• _WHAT THIS EXERCISE ASKS_
- A) In the passage on programmed axon death, what modification targets NMNAT2 to axonal transport vesicles?
- B) Do the following statements agree with the passage on programmed axon death? Answer yes or no for each, and quote the deciding words of the passage.
(i) Kinases DLK and LZK regulate the half-life of the vesicular form of NMNAT2.
(ii) NMN also activates SARM1 NADPase.
(iii) The role of the Drosophila protein Axundead is well understood.

• _TEXT PROVIDED_

--

Some additional progress has been made upstream of NMNAT2 and downstream of SARM1. NMNAT2 is targeted to axonal transport vesicles by palmitoylation, which unexpectedly lowers its stability and its capacity to protect injured axons [35, 36]. A partial explanation is that NMNAT2 also exists in a separate, soluble pool [35, 36, 58] and that turnover of the vesicular and soluble proteins is regulated by different proteins. The MYCBP2(PHR1)/FBXO45/SKP1A ubiquitin ligase complex regulates turnover of the vesicular form, and kinases DLK and LZK regulate the half-life of the soluble form. Interestingly, inhibition of these proteins, or corresponding gene deletion, is also protective [9, 59]. Stathmin-2 (STMN2) has an as-yet undefined role as another, albeit weaker inhibitor of programmed axon death [60] which may be important in the context of ALS (see below). Its many similarities to NMNAT2, including being targeted by palmitoylation to the same vesicle population and being turned over by the same enzymes [58], suggest this is the most likely point at which it impacts the pathway, although this remains to be determined.

Downstream of SARM1, the loss of NAD, and subsequently of ATP, is not the only important consequence. The loss of NADP, and consequently of NADPH, is likely to limit the capacity for reactive oxygen species (ROS) buffering, especially as SARM1 NADPase is also activated by NMN [46], and there is SARM1-dependent accumulation of calcium [61] that may drive degeneration through calpains [62], likely due to the several calcium mobilising products of NAD cyclisation and base exchange (Fig. 1). The Drosophila protein Axundead also has a poorly understood but essential role downstream of dSarm [63] that may yet fit with any of these mechanisms (Fig. 1).

--

• _DATA SHOWN_

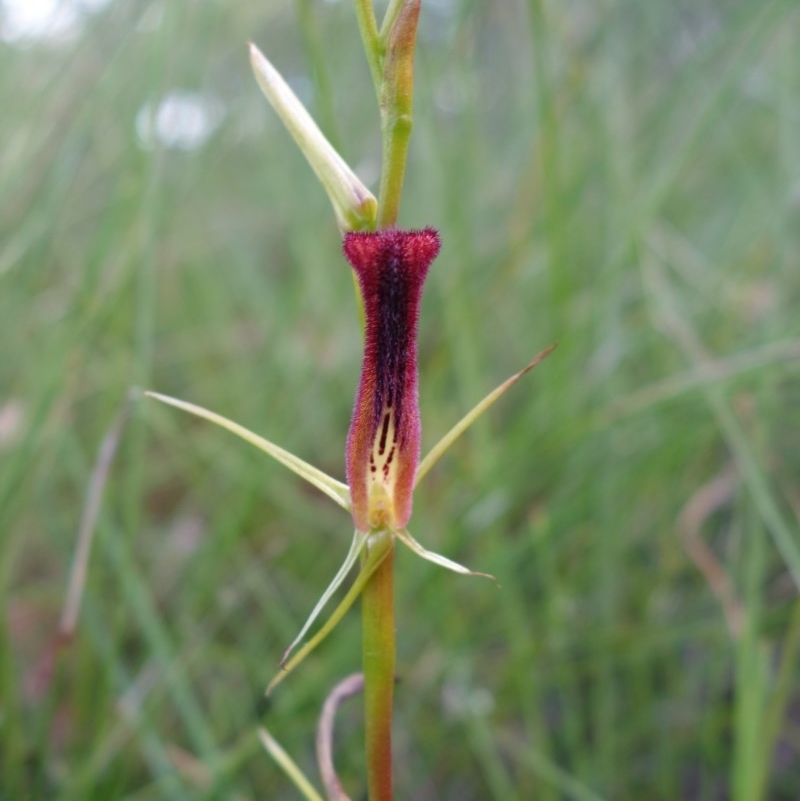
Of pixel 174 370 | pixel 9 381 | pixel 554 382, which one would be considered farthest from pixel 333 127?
pixel 174 370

--

• _SOLUTIONS BY TASK_
- A) Palmitoylation targets NMNAT2 to axonal transport vesicles.

- B)
(i) No: "kinases DLK and LZK regulate the half-life of the soluble form"
(ii) Yes: "SARM1 NADPase is also activated by NMN"
(iii) No: "has a poorly understood but essential role downstream of dSarm"